Aim> Render the data from the line containing "Observing the picture" through the line containing "[916,528] → [181,401] → [483,263] → [147,245]" as a JSON list of strings, one string per line, skipping blank lines. Include both of those lines, and leave the pictures out.
:: Rows
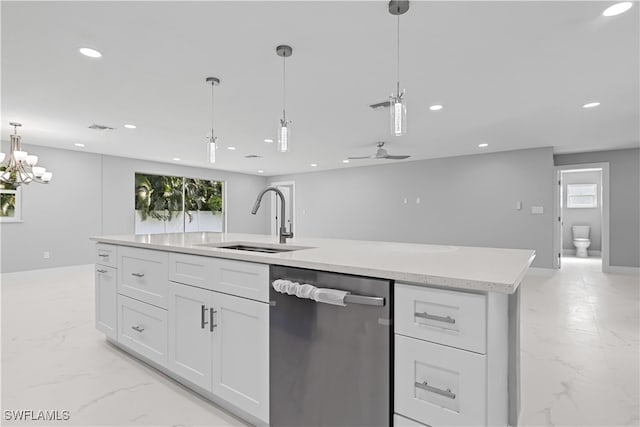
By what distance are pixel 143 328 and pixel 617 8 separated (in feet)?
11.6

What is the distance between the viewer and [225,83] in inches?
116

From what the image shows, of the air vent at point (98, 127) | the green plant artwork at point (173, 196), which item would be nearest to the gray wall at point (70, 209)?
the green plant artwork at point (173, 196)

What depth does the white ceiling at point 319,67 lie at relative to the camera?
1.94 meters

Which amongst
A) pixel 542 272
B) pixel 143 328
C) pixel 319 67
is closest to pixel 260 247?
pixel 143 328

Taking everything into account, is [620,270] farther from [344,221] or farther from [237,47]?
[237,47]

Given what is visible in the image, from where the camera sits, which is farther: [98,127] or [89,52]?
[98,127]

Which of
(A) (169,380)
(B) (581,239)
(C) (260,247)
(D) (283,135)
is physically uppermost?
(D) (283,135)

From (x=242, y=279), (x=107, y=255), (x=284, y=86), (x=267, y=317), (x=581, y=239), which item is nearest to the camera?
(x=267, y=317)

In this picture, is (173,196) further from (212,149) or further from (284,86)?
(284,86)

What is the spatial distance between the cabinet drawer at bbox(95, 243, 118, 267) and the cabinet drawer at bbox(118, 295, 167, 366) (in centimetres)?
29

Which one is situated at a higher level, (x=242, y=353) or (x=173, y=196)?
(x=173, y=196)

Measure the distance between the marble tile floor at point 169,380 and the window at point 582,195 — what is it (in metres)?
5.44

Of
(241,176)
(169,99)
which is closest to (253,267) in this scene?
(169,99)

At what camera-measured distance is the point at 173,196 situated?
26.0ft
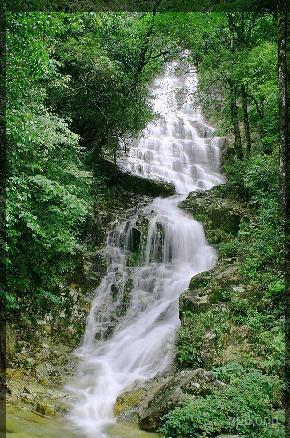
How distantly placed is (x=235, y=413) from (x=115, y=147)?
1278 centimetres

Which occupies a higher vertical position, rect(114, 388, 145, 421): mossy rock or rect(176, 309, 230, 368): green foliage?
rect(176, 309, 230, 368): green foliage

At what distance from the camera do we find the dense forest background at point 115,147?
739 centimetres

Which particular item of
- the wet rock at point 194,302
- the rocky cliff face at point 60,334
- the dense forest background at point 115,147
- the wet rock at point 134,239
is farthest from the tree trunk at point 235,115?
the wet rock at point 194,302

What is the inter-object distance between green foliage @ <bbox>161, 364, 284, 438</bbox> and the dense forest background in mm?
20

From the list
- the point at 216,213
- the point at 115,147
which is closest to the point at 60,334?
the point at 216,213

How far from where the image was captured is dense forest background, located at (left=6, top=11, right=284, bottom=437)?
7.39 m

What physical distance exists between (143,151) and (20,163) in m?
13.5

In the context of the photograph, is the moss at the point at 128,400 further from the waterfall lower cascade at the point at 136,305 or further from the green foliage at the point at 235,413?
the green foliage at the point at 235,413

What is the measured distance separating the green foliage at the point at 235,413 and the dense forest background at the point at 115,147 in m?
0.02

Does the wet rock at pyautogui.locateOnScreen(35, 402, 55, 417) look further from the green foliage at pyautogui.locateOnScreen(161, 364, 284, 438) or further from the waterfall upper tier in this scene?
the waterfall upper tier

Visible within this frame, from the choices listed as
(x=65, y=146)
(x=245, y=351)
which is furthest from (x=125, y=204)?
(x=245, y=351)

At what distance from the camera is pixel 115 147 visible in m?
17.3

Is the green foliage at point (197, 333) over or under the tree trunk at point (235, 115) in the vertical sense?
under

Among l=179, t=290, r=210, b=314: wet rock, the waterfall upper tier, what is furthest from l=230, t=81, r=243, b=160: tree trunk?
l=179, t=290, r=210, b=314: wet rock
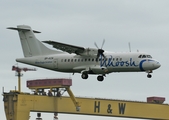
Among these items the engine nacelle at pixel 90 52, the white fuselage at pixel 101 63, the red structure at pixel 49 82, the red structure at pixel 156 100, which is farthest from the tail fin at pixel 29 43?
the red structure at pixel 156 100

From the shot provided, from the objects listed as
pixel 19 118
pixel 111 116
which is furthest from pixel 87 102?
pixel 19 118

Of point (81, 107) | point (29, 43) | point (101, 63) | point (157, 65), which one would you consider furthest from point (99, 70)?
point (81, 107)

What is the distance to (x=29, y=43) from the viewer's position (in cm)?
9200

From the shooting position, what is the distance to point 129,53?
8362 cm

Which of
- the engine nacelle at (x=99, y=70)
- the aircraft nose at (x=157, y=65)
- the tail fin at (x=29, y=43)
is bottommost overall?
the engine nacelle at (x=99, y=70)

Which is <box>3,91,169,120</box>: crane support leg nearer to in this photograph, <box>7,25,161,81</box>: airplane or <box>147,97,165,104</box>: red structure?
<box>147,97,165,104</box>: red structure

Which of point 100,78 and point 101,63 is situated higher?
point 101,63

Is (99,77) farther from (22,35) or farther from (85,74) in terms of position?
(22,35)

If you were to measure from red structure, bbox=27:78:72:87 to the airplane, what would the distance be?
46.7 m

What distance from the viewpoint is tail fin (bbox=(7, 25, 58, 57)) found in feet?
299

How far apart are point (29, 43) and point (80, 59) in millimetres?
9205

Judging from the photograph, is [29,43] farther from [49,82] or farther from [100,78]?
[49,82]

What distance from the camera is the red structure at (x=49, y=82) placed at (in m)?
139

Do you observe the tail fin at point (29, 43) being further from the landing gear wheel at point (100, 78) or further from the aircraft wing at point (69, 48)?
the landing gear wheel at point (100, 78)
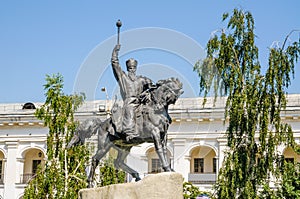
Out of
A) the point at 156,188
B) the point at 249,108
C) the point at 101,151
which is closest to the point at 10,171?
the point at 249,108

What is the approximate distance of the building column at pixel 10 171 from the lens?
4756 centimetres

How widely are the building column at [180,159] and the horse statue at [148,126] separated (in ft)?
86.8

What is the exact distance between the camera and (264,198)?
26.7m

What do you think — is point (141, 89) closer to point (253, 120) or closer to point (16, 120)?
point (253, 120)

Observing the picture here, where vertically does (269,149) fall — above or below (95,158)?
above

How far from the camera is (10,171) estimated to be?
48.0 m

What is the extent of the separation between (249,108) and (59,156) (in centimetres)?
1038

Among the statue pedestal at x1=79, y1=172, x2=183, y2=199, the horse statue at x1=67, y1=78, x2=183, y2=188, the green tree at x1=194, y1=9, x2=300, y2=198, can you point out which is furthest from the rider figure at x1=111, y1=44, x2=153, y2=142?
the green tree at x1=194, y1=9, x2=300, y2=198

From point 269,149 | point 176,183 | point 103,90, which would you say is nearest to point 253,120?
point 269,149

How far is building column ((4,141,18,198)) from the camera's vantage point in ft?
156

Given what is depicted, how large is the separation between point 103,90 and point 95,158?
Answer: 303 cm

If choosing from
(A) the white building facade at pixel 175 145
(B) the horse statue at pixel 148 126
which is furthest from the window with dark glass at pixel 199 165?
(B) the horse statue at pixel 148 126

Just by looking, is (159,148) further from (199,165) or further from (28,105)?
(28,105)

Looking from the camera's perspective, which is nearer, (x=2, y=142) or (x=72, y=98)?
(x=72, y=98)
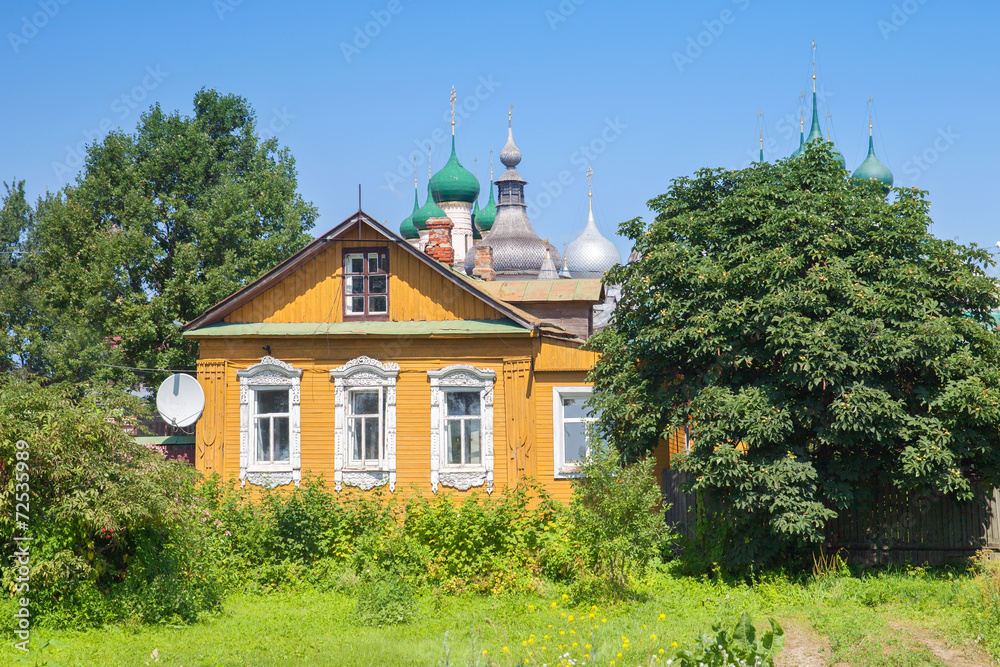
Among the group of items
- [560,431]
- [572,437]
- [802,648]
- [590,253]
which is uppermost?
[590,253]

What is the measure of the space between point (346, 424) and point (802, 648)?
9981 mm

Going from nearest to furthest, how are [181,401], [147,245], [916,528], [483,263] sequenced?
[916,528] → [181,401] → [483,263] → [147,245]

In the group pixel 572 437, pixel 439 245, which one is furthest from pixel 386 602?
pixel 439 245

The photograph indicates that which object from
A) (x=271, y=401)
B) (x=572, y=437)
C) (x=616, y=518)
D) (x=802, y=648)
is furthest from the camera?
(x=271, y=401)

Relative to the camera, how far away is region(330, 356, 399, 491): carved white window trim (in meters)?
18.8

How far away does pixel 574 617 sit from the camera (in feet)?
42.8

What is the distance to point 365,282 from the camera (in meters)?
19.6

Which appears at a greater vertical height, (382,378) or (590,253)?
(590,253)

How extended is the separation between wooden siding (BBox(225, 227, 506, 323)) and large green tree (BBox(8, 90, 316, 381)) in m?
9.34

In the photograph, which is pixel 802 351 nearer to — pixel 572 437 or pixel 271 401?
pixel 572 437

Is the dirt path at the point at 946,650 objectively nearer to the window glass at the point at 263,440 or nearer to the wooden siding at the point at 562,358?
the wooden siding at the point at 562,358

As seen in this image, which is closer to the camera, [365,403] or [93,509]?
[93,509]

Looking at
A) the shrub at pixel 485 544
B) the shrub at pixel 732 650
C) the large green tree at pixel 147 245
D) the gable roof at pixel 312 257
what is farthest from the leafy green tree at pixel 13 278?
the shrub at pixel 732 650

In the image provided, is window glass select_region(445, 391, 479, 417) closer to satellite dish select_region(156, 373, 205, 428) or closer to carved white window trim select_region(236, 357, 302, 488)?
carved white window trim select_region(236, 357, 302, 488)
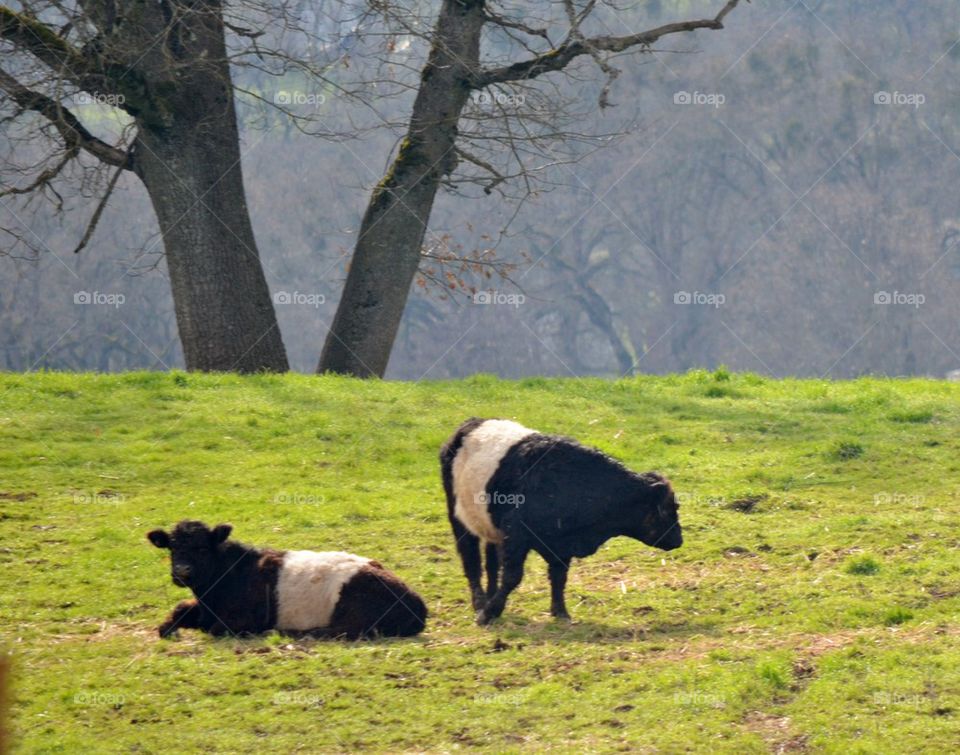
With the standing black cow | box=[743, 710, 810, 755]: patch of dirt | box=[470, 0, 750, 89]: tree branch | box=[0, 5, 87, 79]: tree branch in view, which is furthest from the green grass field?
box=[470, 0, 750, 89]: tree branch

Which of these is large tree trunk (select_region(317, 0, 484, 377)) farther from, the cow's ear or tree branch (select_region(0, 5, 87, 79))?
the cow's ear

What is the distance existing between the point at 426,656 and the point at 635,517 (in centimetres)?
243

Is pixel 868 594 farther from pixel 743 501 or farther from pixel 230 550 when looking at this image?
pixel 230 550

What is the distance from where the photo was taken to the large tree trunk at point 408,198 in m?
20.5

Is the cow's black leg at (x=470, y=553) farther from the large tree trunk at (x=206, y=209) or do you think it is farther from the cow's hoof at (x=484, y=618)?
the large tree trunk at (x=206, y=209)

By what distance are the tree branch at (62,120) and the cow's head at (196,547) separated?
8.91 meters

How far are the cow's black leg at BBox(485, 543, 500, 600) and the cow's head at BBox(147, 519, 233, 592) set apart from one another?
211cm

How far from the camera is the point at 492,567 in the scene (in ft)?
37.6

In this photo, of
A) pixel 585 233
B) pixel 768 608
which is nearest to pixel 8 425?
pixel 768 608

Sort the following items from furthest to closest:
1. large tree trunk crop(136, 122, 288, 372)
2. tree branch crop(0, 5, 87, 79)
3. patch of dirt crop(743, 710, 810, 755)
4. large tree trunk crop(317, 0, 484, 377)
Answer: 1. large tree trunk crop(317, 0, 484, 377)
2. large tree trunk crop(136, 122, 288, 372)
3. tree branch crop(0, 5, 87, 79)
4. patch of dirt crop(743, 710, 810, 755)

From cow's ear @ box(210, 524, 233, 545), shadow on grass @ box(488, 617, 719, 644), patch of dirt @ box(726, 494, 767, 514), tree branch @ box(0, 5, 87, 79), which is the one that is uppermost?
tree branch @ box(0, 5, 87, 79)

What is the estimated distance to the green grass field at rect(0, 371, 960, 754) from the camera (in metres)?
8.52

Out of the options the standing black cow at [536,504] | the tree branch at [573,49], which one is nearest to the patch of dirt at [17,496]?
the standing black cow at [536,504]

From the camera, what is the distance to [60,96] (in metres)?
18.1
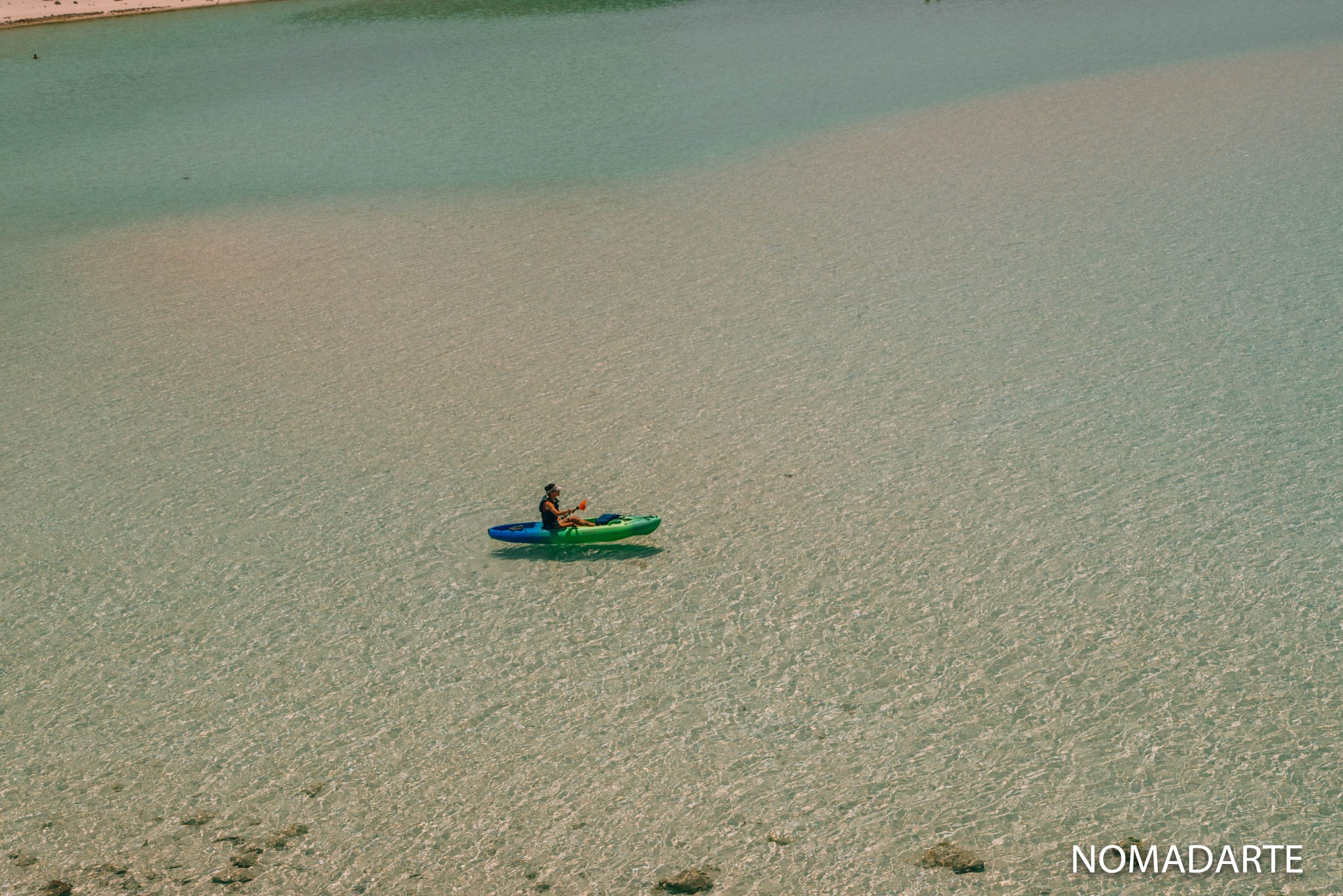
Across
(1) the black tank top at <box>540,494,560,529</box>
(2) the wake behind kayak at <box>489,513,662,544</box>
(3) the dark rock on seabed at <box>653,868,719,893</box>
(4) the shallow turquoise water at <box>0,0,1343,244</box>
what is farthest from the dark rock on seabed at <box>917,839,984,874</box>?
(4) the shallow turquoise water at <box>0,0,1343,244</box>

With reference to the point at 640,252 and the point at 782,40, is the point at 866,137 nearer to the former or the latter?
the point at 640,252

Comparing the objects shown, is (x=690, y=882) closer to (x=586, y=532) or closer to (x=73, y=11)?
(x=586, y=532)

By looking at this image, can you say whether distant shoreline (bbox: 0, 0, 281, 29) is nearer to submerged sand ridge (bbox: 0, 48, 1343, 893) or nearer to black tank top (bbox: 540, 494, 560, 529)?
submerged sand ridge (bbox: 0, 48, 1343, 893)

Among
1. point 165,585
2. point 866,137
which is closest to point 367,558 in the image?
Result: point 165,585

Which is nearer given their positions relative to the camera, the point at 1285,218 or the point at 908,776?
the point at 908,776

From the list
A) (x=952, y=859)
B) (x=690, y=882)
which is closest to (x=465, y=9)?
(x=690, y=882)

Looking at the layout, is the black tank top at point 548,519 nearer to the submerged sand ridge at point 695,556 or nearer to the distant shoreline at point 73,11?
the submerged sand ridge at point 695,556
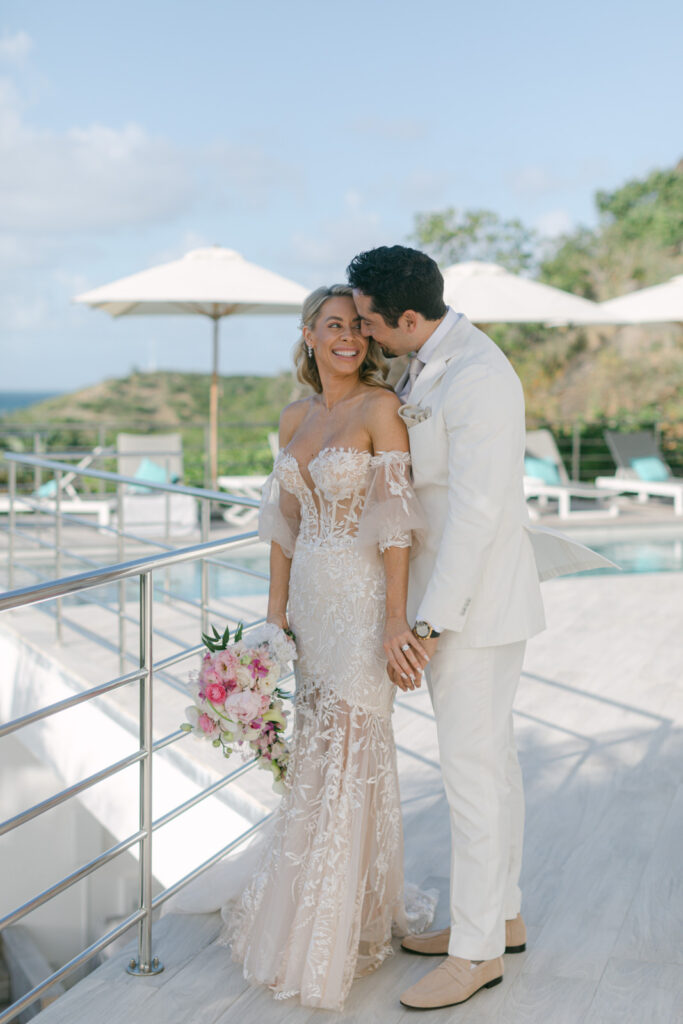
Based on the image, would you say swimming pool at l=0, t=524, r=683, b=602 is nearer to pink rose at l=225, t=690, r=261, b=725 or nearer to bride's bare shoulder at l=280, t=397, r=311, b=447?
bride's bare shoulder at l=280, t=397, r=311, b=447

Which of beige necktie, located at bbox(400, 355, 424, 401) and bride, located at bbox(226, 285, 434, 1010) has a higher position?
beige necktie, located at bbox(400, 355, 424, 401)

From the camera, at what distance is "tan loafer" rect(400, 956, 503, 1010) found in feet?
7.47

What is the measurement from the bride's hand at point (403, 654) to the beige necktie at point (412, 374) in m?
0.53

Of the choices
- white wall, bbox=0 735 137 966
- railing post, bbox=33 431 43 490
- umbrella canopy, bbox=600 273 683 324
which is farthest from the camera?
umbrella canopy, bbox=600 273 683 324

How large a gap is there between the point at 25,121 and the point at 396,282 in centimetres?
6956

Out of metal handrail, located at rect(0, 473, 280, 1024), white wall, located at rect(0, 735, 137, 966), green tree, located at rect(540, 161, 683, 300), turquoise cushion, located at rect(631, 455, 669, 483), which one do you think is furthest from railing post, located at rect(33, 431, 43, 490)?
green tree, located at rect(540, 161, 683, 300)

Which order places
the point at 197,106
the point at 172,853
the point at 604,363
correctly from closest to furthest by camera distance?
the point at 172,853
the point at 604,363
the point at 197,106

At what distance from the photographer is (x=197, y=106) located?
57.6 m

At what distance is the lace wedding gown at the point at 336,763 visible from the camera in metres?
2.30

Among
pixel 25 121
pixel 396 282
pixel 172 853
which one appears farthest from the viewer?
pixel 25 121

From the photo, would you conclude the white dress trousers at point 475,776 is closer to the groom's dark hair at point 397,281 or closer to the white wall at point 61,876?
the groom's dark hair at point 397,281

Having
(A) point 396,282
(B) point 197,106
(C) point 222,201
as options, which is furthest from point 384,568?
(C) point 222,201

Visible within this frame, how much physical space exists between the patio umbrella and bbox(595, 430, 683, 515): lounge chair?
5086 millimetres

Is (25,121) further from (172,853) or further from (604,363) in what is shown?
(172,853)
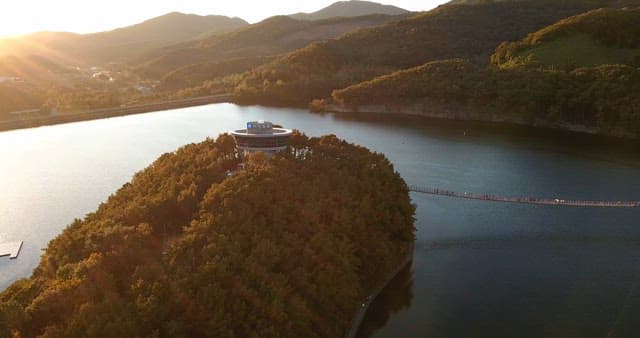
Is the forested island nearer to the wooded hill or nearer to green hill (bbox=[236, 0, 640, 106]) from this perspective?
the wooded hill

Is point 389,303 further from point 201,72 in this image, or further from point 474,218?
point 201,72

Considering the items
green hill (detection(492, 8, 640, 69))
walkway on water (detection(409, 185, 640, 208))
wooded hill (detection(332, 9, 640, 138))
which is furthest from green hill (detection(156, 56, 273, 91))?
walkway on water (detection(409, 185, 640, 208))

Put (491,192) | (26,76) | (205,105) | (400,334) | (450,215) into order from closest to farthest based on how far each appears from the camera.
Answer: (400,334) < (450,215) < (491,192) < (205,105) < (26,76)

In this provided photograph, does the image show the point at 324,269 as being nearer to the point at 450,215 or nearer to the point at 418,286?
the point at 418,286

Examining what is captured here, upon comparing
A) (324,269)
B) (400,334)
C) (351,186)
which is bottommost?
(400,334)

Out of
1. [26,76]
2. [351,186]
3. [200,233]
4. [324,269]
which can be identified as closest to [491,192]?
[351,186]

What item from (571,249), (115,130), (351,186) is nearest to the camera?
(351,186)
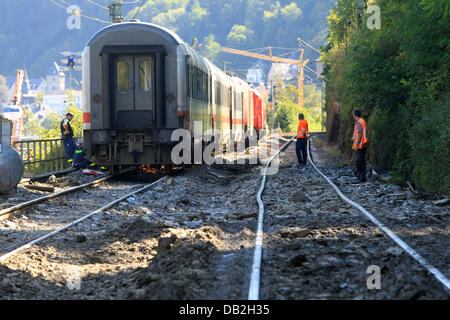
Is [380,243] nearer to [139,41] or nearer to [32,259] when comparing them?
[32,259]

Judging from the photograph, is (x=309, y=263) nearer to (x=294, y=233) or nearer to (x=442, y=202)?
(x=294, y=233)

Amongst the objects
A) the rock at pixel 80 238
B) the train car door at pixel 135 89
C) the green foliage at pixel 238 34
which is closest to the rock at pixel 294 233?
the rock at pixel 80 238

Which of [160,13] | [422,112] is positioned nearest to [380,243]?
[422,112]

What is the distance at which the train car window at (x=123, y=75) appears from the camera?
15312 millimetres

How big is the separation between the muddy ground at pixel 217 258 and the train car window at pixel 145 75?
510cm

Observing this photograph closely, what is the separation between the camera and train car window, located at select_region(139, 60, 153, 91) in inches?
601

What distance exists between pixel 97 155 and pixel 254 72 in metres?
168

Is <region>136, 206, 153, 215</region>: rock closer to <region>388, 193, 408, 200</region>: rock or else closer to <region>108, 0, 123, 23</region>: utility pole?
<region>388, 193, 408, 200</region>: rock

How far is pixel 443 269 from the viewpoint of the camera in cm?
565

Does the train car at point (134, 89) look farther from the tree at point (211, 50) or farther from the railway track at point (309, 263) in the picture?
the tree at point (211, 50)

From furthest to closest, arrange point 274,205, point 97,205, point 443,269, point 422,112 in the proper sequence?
::::
Expected answer>
[
  "Observing the picture here, where vertically does (269,149) fall — above or below (95,158)?",
  "above",
  "How far from the camera is (10,171) estimated to be?",
  "48.0 m",
  "What is the extent of the separation between (249,108) and (59,156) (in centimetres)?",
  "1038",
  "Among the statue pedestal at x1=79, y1=172, x2=183, y2=199, the horse statue at x1=67, y1=78, x2=183, y2=188, the green tree at x1=194, y1=9, x2=300, y2=198, can you point out which is furthest from the rider figure at x1=111, y1=44, x2=153, y2=142?",
  "the green tree at x1=194, y1=9, x2=300, y2=198",
  "From point 269,149 | point 176,183 | point 103,90, which would you say is nearest to point 253,120?",
  "point 269,149",
  "How far is building column ((4,141,18,198)) from the camera's vantage point in ft?",
  "156",
  "Given what is depicted, how large is the separation between point 103,90 and point 95,158?",
  "Answer: 303 cm",
  "If choosing from",
  "(A) the white building facade at pixel 175 145",
  "(B) the horse statue at pixel 148 126",
  "which is furthest from the window with dark glass at pixel 199 165?",
  "(B) the horse statue at pixel 148 126",
  "Just by looking, is (159,148) further from (199,165) or further from (28,105)?",
  "(28,105)",
  "Looking from the camera's perspective, which is nearer, (x=2, y=142) or (x=72, y=98)?",
  "(x=72, y=98)",
  "Among the group of items",
  "- [560,431]",
  "- [572,437]",
  "- [802,648]",
  "- [590,253]",
  "which is uppermost?",
  "[590,253]",
  "What is the measure of the space between point (346, 424) and point (802, 648)?",
  "9981 mm",
  "Going from nearest to furthest, how are [181,401], [147,245], [916,528], [483,263] sequenced?",
  "[916,528] → [181,401] → [483,263] → [147,245]"
]